To assess this strategy, the author considers a policy in which retailers offer a 10% discount to consumers who return products in store. This promotional strategy’s popularity is growing: Kohl’s, for example, offers price coupons to any consumers who make an in-store return of products purchased on Amazon. In testing this strategy, the author finds that a targeted price promotion, when compared to a randomized priced promotion, leads to greater shopping trip frequency (by 1.30%), gross purchase total (by 11.41%), and net purchase total (by 11.51%).
While product returns have become increasingly problematic for retailers, allowing these returns is still in the retailer’s best interests. Using a structural model to examine the effects of product returns on the option value effect and shopping trip effect, the author finds that product returns can boost consumers’ net purchases and shopping trips. Two potential targeting strategies based on these findings, a targeted reduction of return cost and targeted price promotion on return trips, were shown to increase shopping trips and, in turn, net purchases.

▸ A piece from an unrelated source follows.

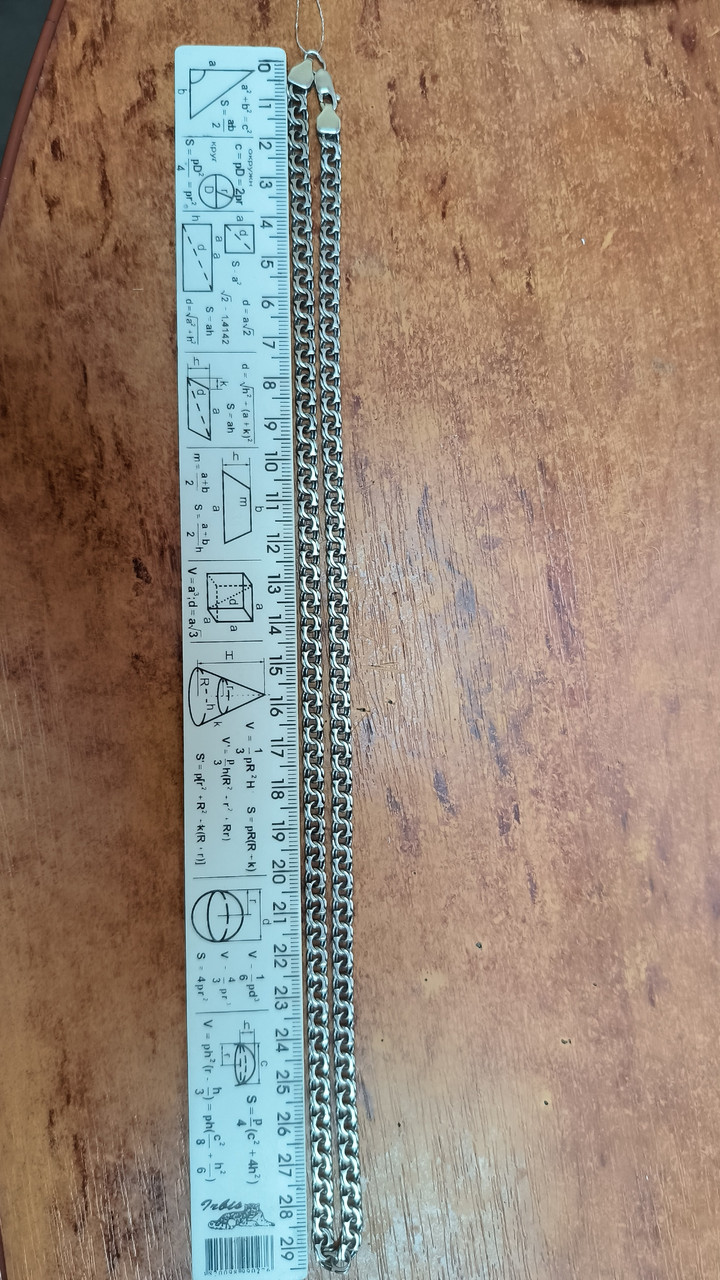 Срібний ланцюжок 925 проби 24,6 грама - Зображення 5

Based on the current absence of targeting strategies associated with product returns, the two strategies studied by the author can be useful for retailers if implemented. Additionally, the policy simulations constructed with the author’s proposed structural model “allow retailers to assess these managerial strategies without incurring additional financial costs.” For example, the simulation for a targeted price promotion doesn’t require retailers to offer any actual coupons to consumers. Assessing these strategies in reality can be costly, but the author’s structural model allows retailers to assess different strategies without the associated uncertainty and financial costs.